Task input:
--- BEGIN ---

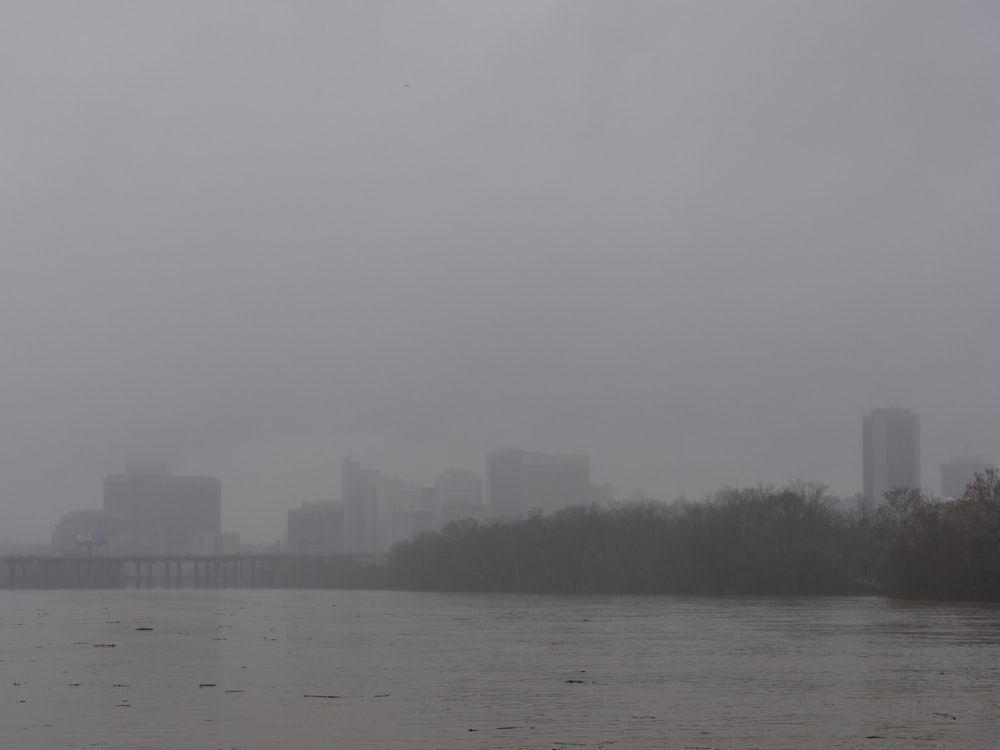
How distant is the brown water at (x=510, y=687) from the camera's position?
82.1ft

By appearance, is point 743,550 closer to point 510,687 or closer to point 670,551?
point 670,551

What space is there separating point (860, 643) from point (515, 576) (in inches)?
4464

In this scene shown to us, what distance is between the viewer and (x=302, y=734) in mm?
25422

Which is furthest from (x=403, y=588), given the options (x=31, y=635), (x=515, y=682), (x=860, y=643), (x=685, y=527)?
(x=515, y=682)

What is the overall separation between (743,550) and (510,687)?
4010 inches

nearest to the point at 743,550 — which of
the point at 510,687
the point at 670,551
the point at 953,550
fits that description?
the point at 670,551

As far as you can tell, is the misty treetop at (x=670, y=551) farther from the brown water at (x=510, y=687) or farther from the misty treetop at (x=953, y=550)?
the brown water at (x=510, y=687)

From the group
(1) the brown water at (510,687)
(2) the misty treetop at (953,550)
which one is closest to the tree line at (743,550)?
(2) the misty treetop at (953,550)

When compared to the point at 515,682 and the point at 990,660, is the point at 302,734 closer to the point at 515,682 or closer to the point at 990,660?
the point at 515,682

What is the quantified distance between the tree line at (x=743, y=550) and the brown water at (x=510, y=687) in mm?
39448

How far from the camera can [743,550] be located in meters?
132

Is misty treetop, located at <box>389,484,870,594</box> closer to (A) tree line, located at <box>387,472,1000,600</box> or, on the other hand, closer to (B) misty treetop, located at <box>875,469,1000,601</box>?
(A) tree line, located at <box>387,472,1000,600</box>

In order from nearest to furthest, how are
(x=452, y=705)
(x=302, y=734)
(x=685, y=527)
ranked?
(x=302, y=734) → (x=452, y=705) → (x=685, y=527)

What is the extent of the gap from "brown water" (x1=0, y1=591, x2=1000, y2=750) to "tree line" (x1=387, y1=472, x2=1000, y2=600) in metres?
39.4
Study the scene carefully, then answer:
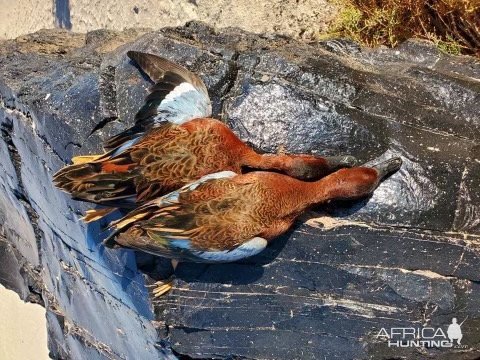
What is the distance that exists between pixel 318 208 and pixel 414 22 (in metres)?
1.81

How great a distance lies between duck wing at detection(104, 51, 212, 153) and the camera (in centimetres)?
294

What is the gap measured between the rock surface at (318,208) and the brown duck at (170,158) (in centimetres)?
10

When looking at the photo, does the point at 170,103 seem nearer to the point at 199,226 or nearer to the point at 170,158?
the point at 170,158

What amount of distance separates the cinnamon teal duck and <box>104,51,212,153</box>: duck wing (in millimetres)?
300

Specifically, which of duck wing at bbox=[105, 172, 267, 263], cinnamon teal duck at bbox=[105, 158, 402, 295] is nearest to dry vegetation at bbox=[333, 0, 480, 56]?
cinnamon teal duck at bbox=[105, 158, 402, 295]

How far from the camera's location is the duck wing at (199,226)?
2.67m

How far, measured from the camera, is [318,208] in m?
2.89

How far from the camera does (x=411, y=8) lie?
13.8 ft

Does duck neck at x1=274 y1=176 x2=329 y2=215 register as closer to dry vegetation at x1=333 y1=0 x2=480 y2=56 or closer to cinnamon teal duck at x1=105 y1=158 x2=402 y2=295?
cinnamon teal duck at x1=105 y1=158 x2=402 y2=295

--- END ---

Stated problem: Repeat the data exactly, excluding the pictures.

Right answer:
How distant is the brown water at (x=510, y=687) from the camera's position?
82.1ft

By appearance, is point 743,550 closer to point 510,687 or closer to point 670,551?
point 670,551

What space is there separating point (860, 643) from point (515, 576) (in inches)?
4464

In this scene shown to us, what distance is between the viewer and (x=302, y=734) in mm?
25422

Which is furthest from (x=403, y=588), given the options (x=31, y=635), (x=515, y=682), (x=860, y=643), (x=685, y=527)?
(x=515, y=682)

What is the overall separation between (743,550) and (510,687)?
4010 inches

nearest to the point at 743,550 — which of
the point at 510,687
the point at 670,551
the point at 953,550
fits that description?
the point at 670,551

As far as you can tell, is the misty treetop at (x=670, y=551) farther from the brown water at (x=510, y=687) or farther from the misty treetop at (x=953, y=550)?
the brown water at (x=510, y=687)

From the group
(1) the brown water at (510,687)
(2) the misty treetop at (953,550)
which one is closest to the tree line at (743,550)?
(2) the misty treetop at (953,550)

When compared to the point at 515,682 and the point at 990,660, is the point at 302,734 closer to the point at 515,682 or closer to the point at 990,660?
the point at 515,682

What is the quantified distance between the tree line at (x=743, y=550) and the brown water at (x=510, y=687) in mm?
39448

How far from the camera can [743,550] be located in meters?
132

Is misty treetop, located at <box>389,484,870,594</box> closer to (A) tree line, located at <box>387,472,1000,600</box> or, on the other hand, closer to (B) misty treetop, located at <box>875,469,1000,601</box>?
(A) tree line, located at <box>387,472,1000,600</box>

In order from nearest to furthest, how are
(x=452, y=705)
(x=302, y=734)
(x=685, y=527)
ranked?
(x=302, y=734) → (x=452, y=705) → (x=685, y=527)

What is the extent of the gap from "brown water" (x1=0, y1=591, x2=1000, y2=750) to "tree line" (x1=387, y1=472, x2=1000, y2=600) in metres?
39.4
Study the scene carefully, then answer:
What is the distance that exists between pixel 318 208 and pixel 414 22 (in metres)?
1.81

How great a distance lies between duck wing at detection(104, 51, 212, 153) and the camera (in centimetres)?
294

What is the gap measured between the rock surface at (318,208) and the brown duck at (170,158) (in centimetres)?
10

When looking at the photo, does the point at 170,103 seem nearer to the point at 199,226 or nearer to the point at 170,158?
the point at 170,158

What amount of distance separates the cinnamon teal duck and <box>104,51,212,153</box>: duck wing (in millimetres)?
300

Specifically, which of duck wing at bbox=[105, 172, 267, 263], cinnamon teal duck at bbox=[105, 158, 402, 295] is nearest to dry vegetation at bbox=[333, 0, 480, 56]?
cinnamon teal duck at bbox=[105, 158, 402, 295]

How far from the camera's location is the duck wing at (199,226)?
2.67m

How far, measured from the camera, is [318,208] in m?
2.89

How far from the camera does (x=411, y=8) lie?
13.8 ft

Does duck neck at x1=274 y1=176 x2=329 y2=215 register as closer to dry vegetation at x1=333 y1=0 x2=480 y2=56 or closer to cinnamon teal duck at x1=105 y1=158 x2=402 y2=295?
cinnamon teal duck at x1=105 y1=158 x2=402 y2=295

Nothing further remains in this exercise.